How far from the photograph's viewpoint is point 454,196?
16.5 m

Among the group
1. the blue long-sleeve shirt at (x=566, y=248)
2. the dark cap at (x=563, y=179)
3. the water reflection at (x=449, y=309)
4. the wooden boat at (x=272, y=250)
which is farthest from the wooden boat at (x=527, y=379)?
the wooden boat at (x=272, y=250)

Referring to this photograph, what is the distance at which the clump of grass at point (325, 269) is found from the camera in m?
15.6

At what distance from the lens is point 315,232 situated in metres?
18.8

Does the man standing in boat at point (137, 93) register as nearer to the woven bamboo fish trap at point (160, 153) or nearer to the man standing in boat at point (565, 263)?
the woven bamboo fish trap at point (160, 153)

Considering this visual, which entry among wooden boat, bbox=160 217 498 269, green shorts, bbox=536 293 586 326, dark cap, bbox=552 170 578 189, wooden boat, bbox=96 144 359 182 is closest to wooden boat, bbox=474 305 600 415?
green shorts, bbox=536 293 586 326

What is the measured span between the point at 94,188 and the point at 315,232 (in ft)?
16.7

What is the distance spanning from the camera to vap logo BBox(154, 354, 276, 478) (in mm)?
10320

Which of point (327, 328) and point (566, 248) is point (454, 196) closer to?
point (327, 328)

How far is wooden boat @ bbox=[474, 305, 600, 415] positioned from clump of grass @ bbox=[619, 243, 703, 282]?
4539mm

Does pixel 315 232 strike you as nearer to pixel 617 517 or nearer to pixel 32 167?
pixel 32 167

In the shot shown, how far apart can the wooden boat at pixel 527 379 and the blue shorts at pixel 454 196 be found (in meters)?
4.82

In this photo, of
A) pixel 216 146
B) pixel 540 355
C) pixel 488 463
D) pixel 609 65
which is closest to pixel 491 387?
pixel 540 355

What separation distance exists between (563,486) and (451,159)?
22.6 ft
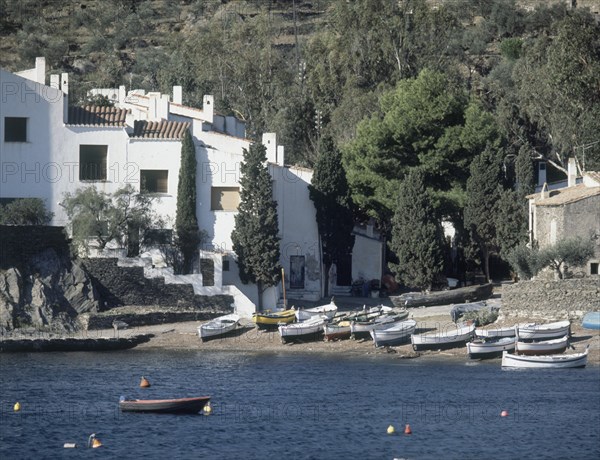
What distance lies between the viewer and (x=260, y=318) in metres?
74.8

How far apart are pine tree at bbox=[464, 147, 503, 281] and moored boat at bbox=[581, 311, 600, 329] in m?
12.1

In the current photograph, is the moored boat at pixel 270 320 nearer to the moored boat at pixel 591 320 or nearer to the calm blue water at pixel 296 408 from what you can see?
the calm blue water at pixel 296 408

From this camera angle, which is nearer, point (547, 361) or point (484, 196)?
point (547, 361)

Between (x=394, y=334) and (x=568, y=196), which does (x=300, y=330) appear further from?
(x=568, y=196)

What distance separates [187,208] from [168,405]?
912 inches

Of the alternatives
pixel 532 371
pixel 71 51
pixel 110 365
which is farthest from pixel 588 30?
pixel 71 51

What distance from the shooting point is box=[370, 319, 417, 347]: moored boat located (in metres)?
72.1

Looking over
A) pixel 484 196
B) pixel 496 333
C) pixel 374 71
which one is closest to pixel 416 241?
pixel 484 196

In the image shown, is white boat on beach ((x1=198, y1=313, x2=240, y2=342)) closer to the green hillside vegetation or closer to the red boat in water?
the green hillside vegetation

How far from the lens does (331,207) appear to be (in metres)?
82.4

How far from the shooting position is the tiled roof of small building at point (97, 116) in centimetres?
7994

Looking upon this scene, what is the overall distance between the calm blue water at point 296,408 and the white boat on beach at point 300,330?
5.86 feet

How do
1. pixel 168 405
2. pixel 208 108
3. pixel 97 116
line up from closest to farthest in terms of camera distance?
pixel 168 405 < pixel 97 116 < pixel 208 108

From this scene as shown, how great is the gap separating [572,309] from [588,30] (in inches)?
990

◇ ◇ ◇ ◇ ◇ ◇ ◇

▸ Task directions: Can you repeat every record above exactly, apart from the pictures?

▸ Solved problem:
How far from the photograph's viewpoint is point 454,196?
16.5 m

Among the group
1. the blue long-sleeve shirt at (x=566, y=248)
2. the dark cap at (x=563, y=179)
3. the water reflection at (x=449, y=309)
4. the wooden boat at (x=272, y=250)
which is farthest from the wooden boat at (x=527, y=379)?
the wooden boat at (x=272, y=250)

Referring to this photograph, what is the distance at which the clump of grass at point (325, 269) is found from the camera in m?
15.6

At what distance from the lens is point 315,232 situated in metres?
18.8

Does the man standing in boat at point (137, 93) register as nearer to the woven bamboo fish trap at point (160, 153) or nearer to the man standing in boat at point (565, 263)?
the woven bamboo fish trap at point (160, 153)

Considering this visual, which entry among wooden boat, bbox=160 217 498 269, green shorts, bbox=536 293 586 326, dark cap, bbox=552 170 578 189, wooden boat, bbox=96 144 359 182 is closest to wooden boat, bbox=474 305 600 415?
green shorts, bbox=536 293 586 326

What is the measured span between the point at 94,188 and the point at 315,232 (in ft)?
16.7

What is the distance spanning from the camera to vap logo BBox(154, 354, 276, 478) (in mm)?
10320

Which of point (327, 328) and point (566, 248) is point (454, 196) closer to?
point (327, 328)

How far is wooden boat @ bbox=[474, 305, 600, 415] positioned from clump of grass @ bbox=[619, 243, 703, 282]?
4539mm

Does pixel 315 232 strike you as nearer to pixel 617 517 or nearer to pixel 32 167?
pixel 32 167

In the shot shown, how far apart can the wooden boat at pixel 527 379 and the blue shorts at pixel 454 196 be found (in meters)?
4.82

In this photo, of
A) pixel 216 146
B) pixel 540 355
C) pixel 488 463
D) pixel 609 65
which is closest to pixel 491 387?
pixel 540 355

What separation distance exists between (563,486) and (451,159)?
22.6 ft
What distance lies between the viewer and (x=260, y=318) in metres?
74.8

How far apart are pine tree at bbox=[464, 147, 503, 281] and moored boat at bbox=[581, 311, 600, 329] in m?
12.1

In the current photograph, is the moored boat at pixel 270 320 nearer to the moored boat at pixel 591 320 or nearer to the calm blue water at pixel 296 408 from what you can see?
the calm blue water at pixel 296 408

From this camera angle, which is nearer, point (547, 361) or point (484, 196)?
point (547, 361)

Between (x=394, y=334) and (x=568, y=196), which does (x=300, y=330) appear further from?
(x=568, y=196)

What distance separates [187,208] from [168,405]?
912 inches

Of the alternatives
pixel 532 371
pixel 71 51
pixel 110 365
which is farthest from pixel 588 30?
pixel 71 51

What distance from the shooting point is box=[370, 319, 417, 347]: moored boat located (in metres)?
72.1

Looking over
A) pixel 484 196
B) pixel 496 333
C) pixel 374 71
which one is closest to pixel 416 241?
pixel 484 196

In the image shown, is white boat on beach ((x1=198, y1=313, x2=240, y2=342)) closer to the green hillside vegetation or closer to the red boat in water?
the green hillside vegetation

How far from the lens does (331,207) appear to be (in metres)?
82.4

How far from the shooting position is the tiled roof of small building at point (97, 116) in centimetres?
7994

Looking upon this scene, what is the overall distance between the calm blue water at point 296,408 and the white boat on beach at point 300,330?
5.86 feet

How do
1. pixel 168 405
2. pixel 208 108
3. pixel 97 116
line up from closest to farthest in terms of camera distance?
pixel 168 405 < pixel 97 116 < pixel 208 108

From this scene as shown, how great is the gap separating [572,309] from [588,30] (in inches)?
990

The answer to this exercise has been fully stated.